§ **WORK REQUIRED**:
Pictures aside, the output must consist of the lines from the one containing "Artista Michelle Staub" through the end of the data, reproduced exactly.

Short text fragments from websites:
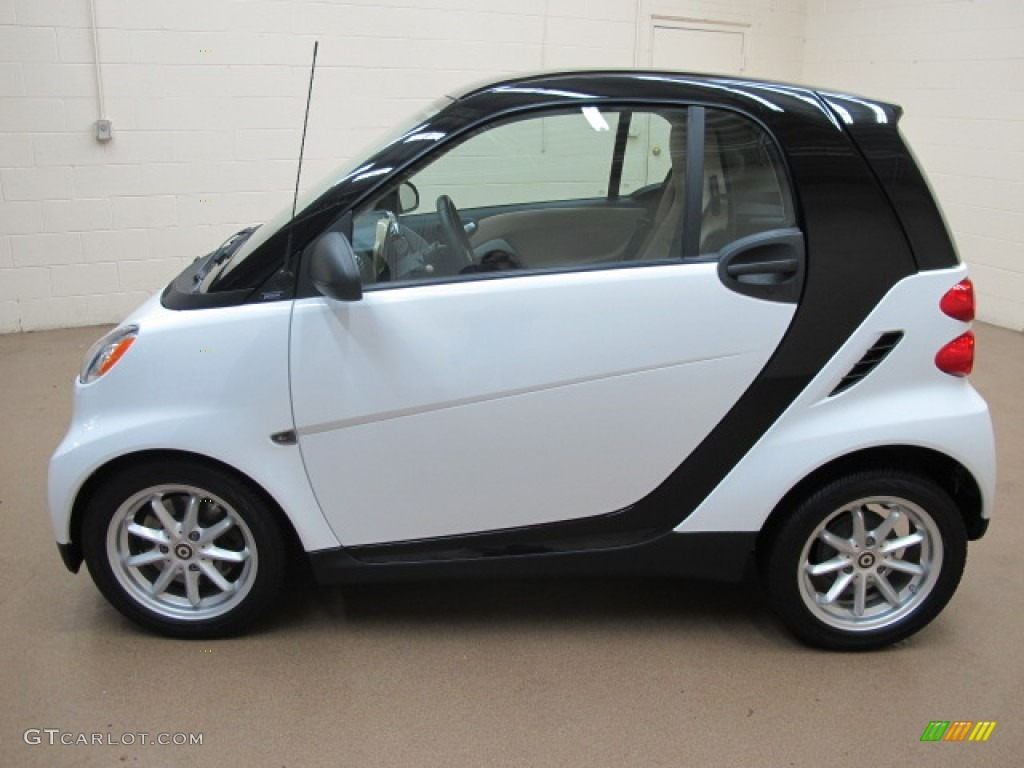 crystal white 2008 smart fortwo passion coupe exterior. Black Bedroom Furniture Sets. Home Design Ideas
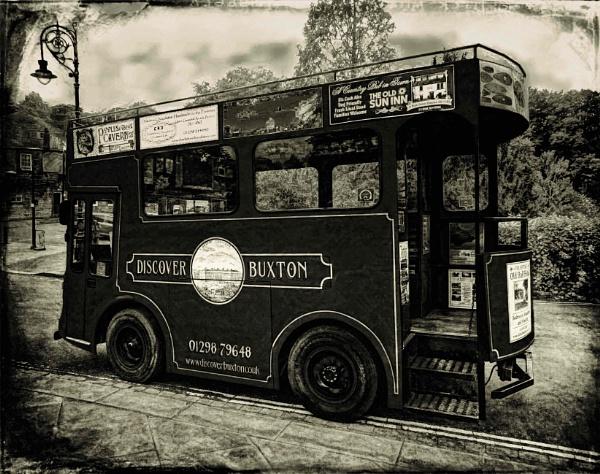 Tour Bus by adagio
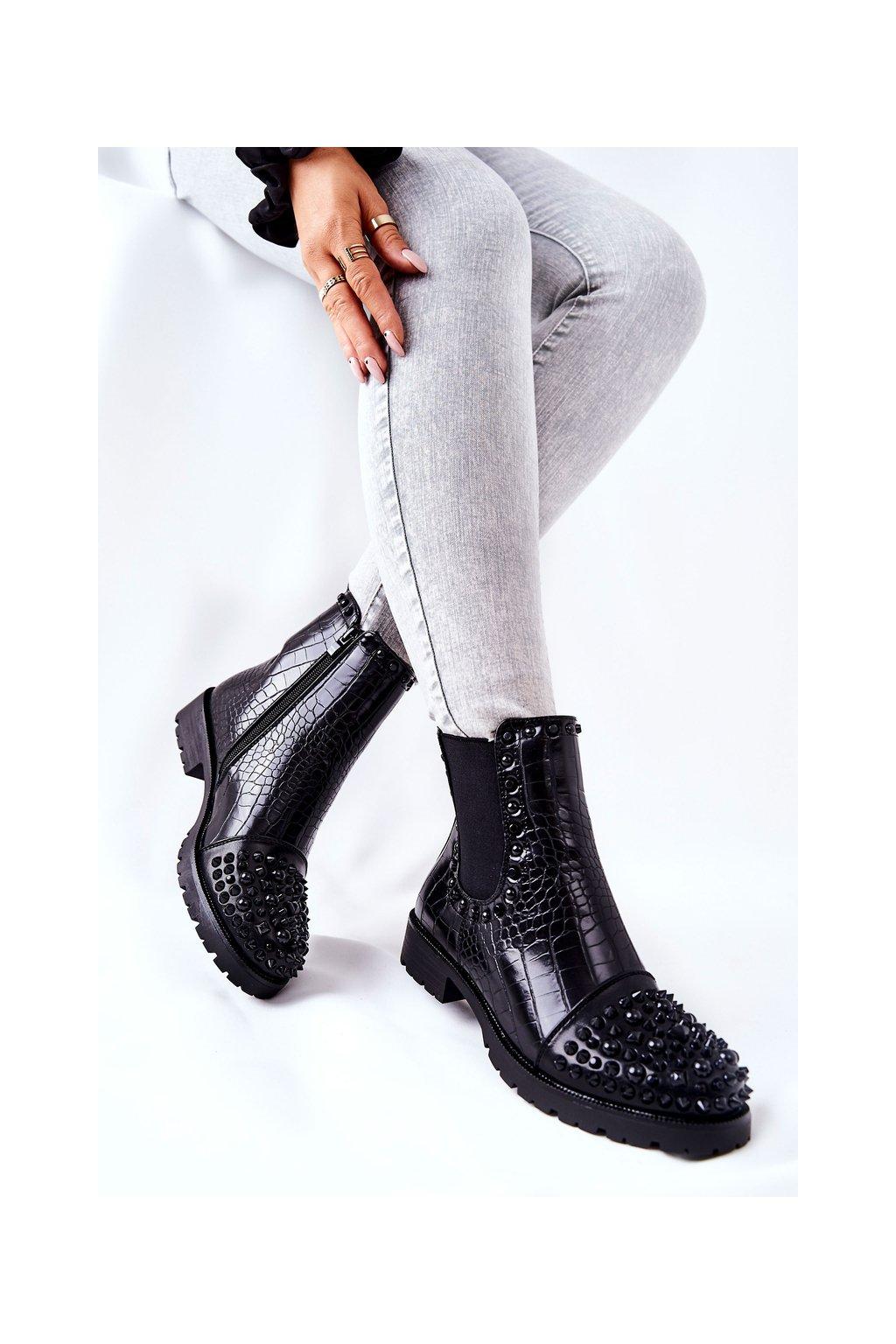 Členkové topánky na podpätku farba čierna kód obuvi CLS-81 BLK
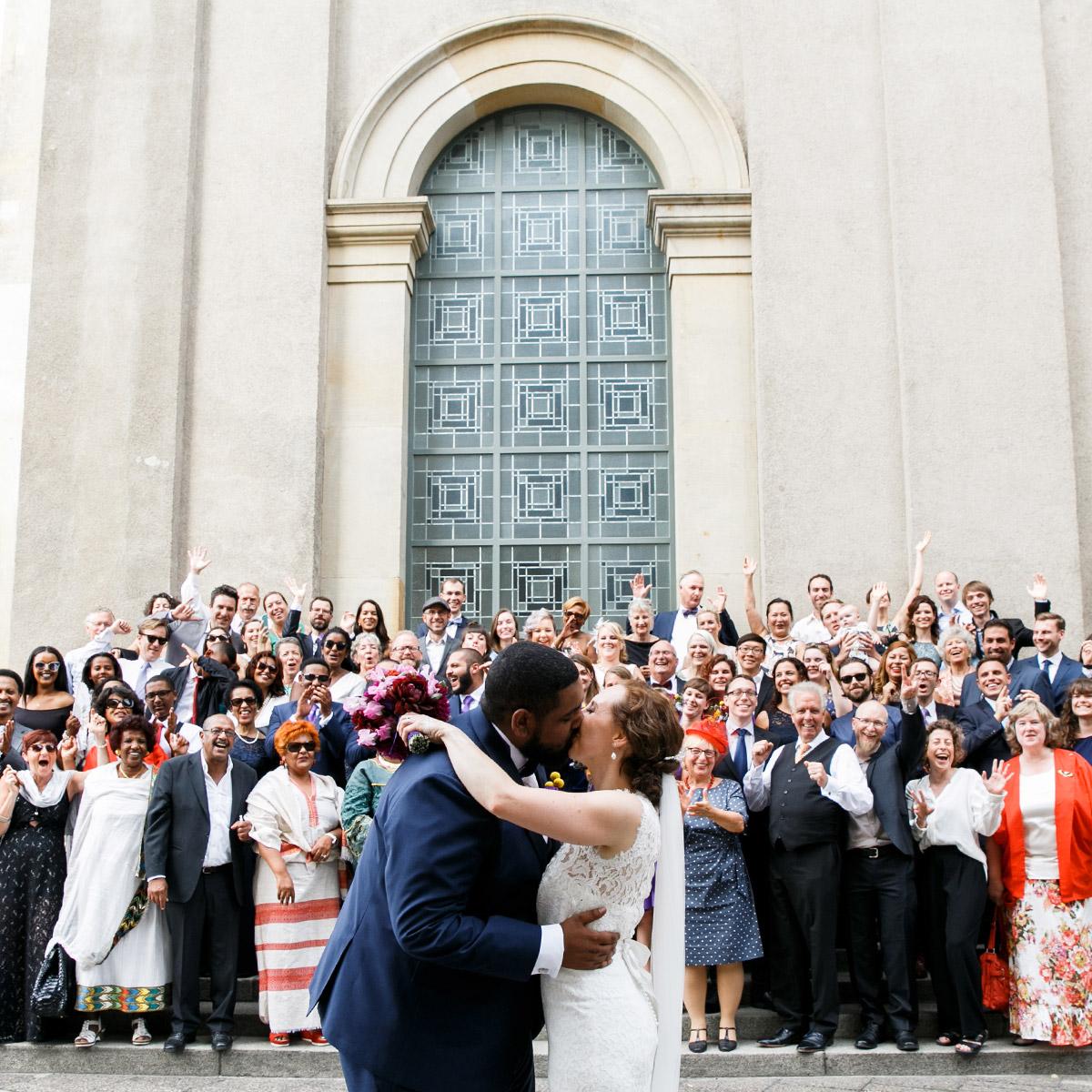 Gruppenfoto bei internationaler Berlin-Hochzeit - Hotel de Rome Berlin Hochzeitsfotograf © www.hochzeitslicht.de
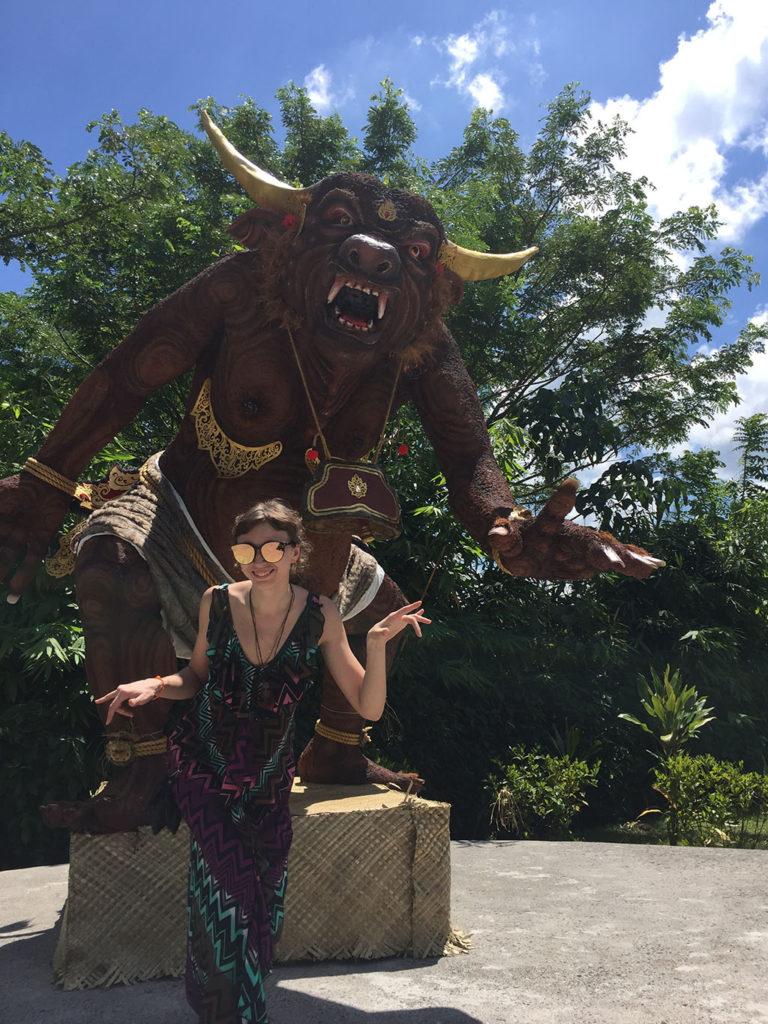 Статуя рогатого чудища на Бали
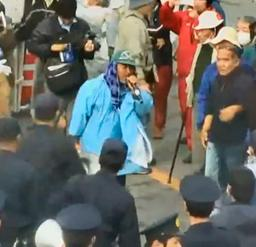 動画投稿サイト「ユーチューブ」に投稿された、米軍の基地警備員に拘束される直前の山城博治議長(中央のマイクを持つ人物)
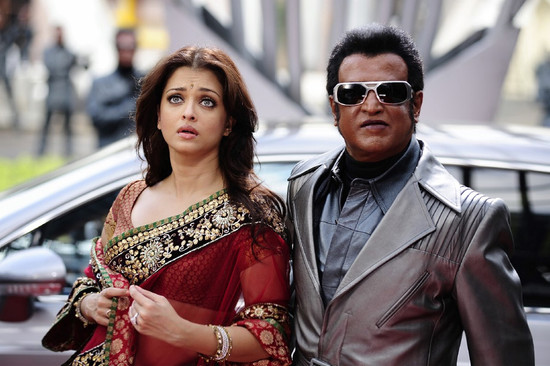 Stylish-Aishwarya-Rai-with-Super-star-Rajini-in-Endhiran-6.jpg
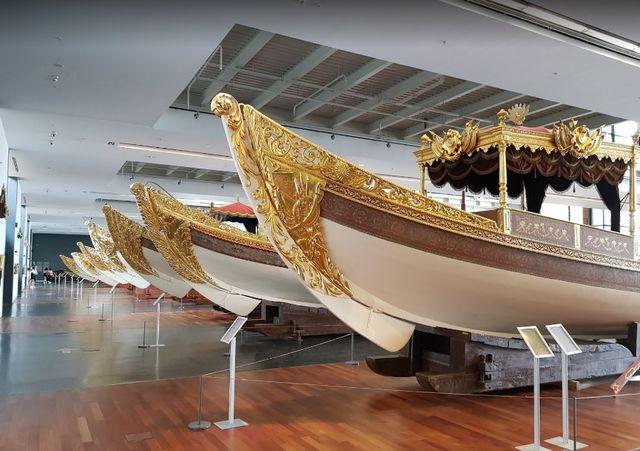 اسطول من السفن المطلية بالذهب داخل متحف البحرية في اسطنبول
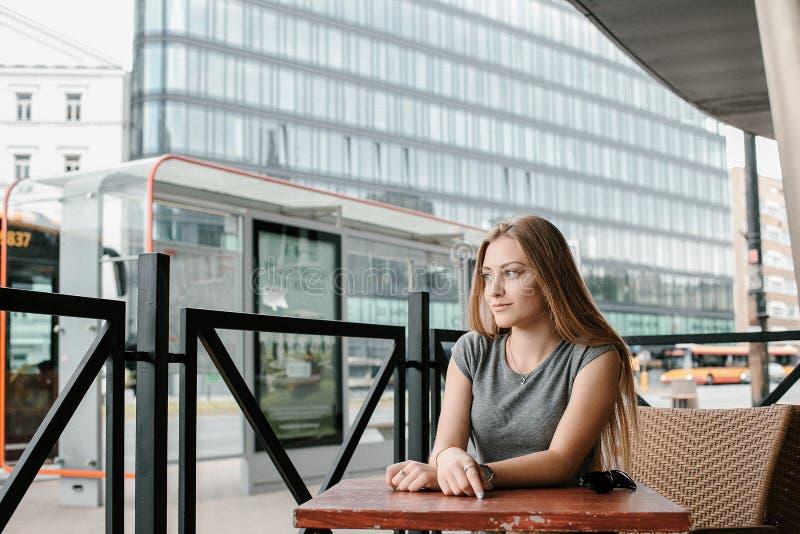 少女前往欧洲城市 美女是旅游旅行的欧洲 免版税库存照片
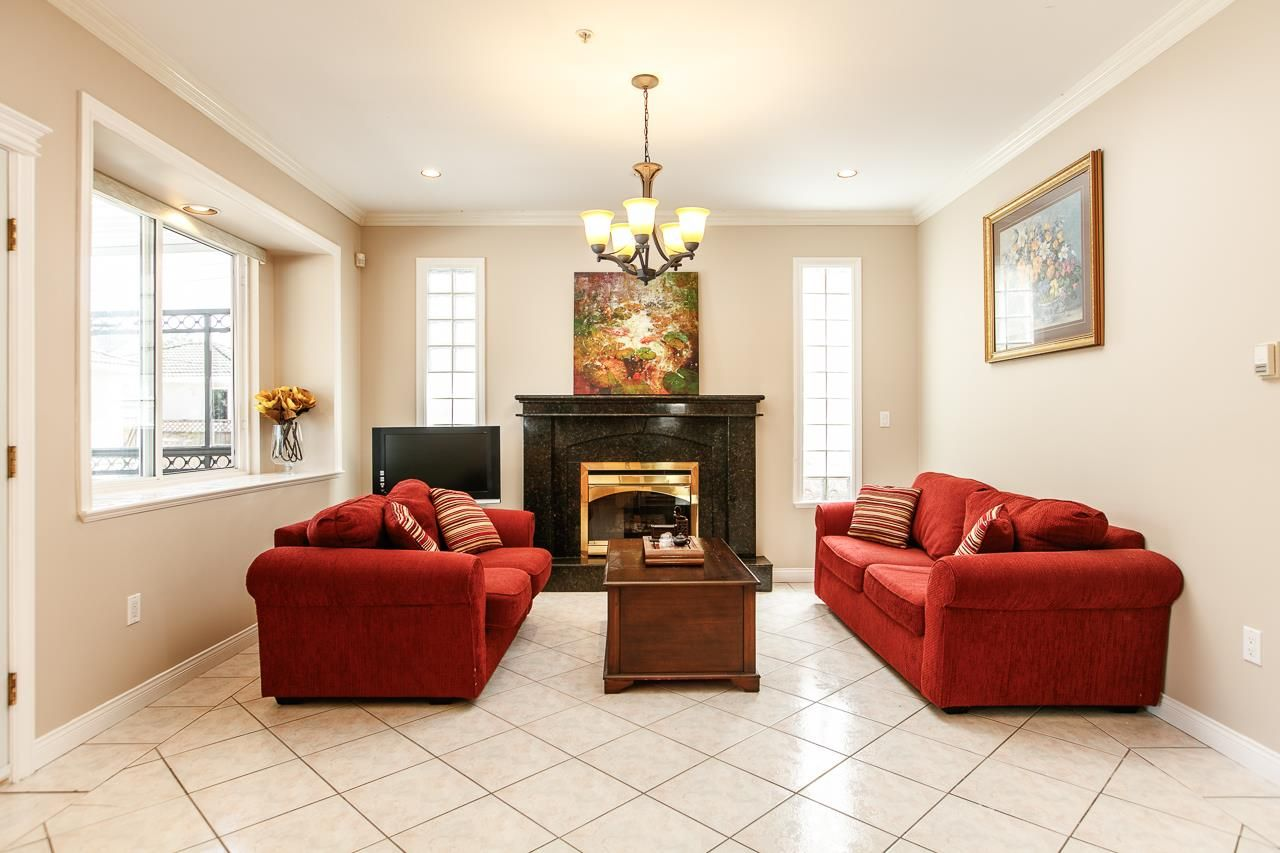 Photo 7: Photos: 6228 DOMAN Street in Vancouver: Killarney VE House for sale (Vancouver East)  : MLS®# R2186652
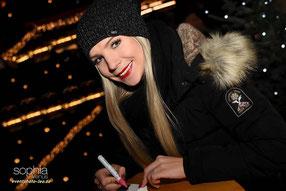 Sophia Venus / Weihnachtsmarkt / Cottbus / Autogramm / eventphoto-leo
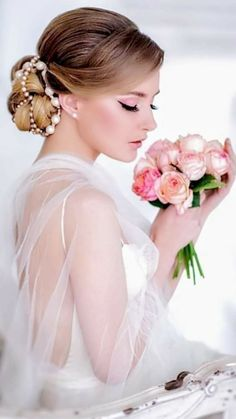 Photography Women, Beauty Photography, Womens Denim Dress, Wedding Dress Cake, Natural Wedding Makeup, Blonde Women, Portrait Poses, Pink Outfits, Girls Show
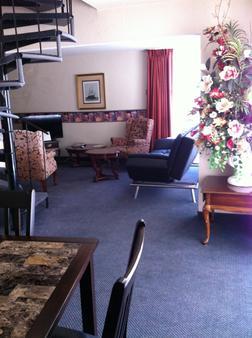 Americas Best Value Presidents Inn on Munras - Monterey - Living room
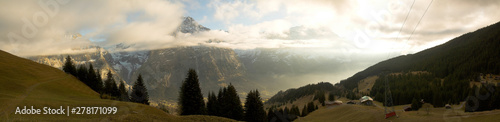 Fototapeta Bergpanorama mit wolkenbehangenen Berggipfeln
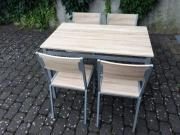 Tisch und 4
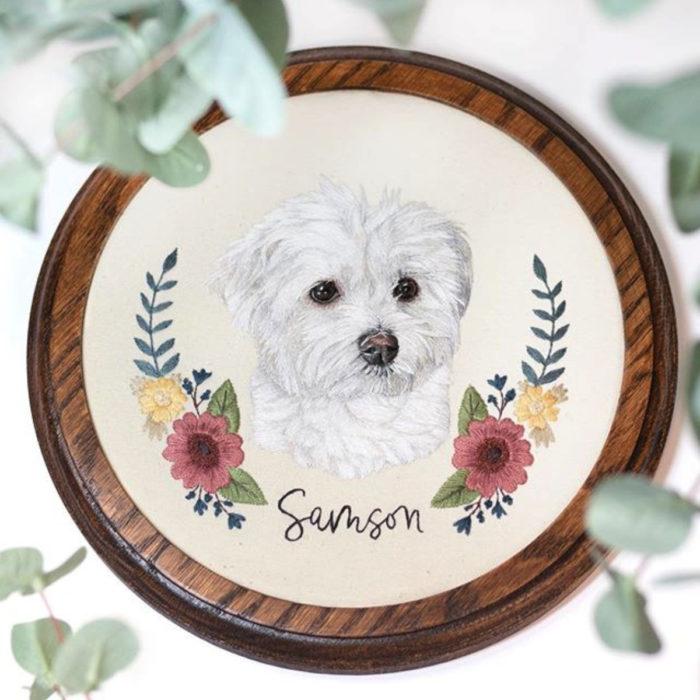 Artista Michelle Staub hace bordados de mascotas; bordado de perro french poodle blanco con flores rosas y amarillas
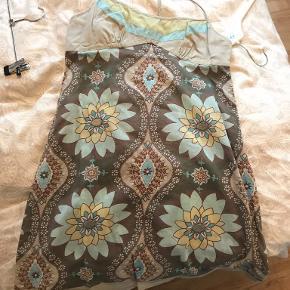 Flot halterneck kjole fra Oasis tynd i stoffet Også pæn ud over et par jeans  Pris er ekskl fragt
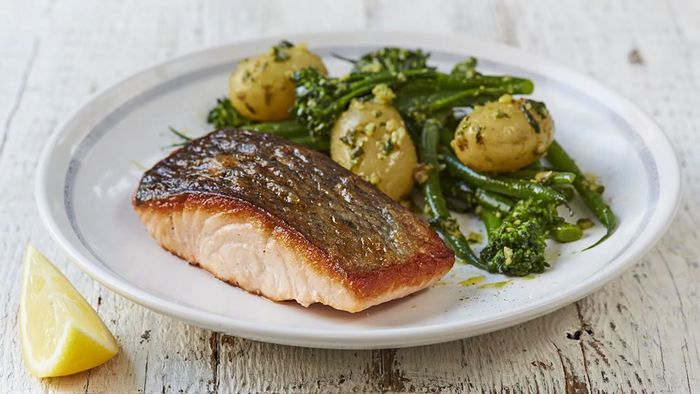 Jamie's salmon & pesto-dressed veg
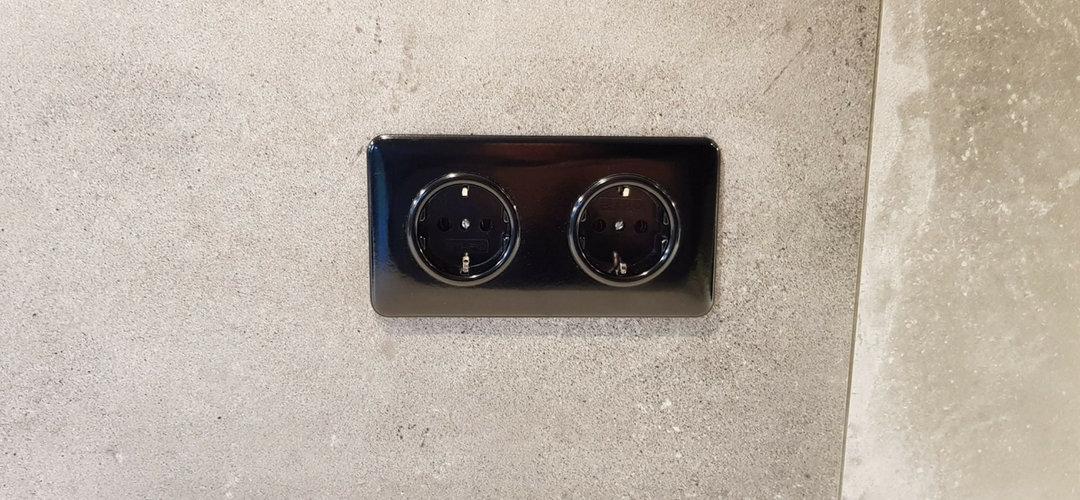 Wandcontactdoos dubbel zwart bakeliet vierkant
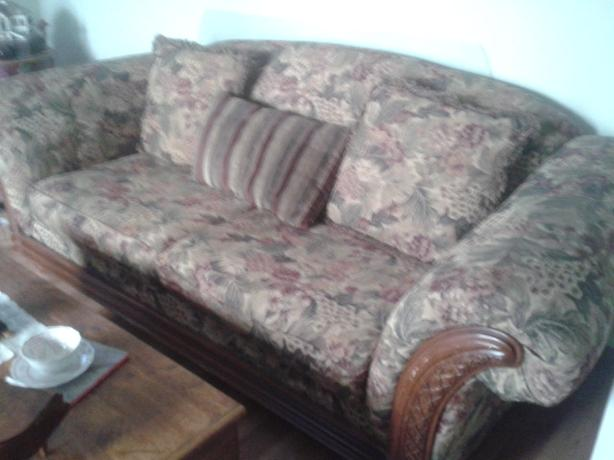 Vintage look couch - FREE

§ **TASK SOLUTION**:
 Artista Michelle Staub hace bordados de mascotas; bordado de perro french poodle blanco con flores rosas y amarillas
 Flot halterneck kjole fra Oasis tynd i stoffet Også pæn ud over et par jeans  Pris er ekskl fragt
 Jamie's salmon & pesto-dressed veg
 Wandcontactdoos dubbel zwart bakeliet vierkant
 Vintage look couch - FREE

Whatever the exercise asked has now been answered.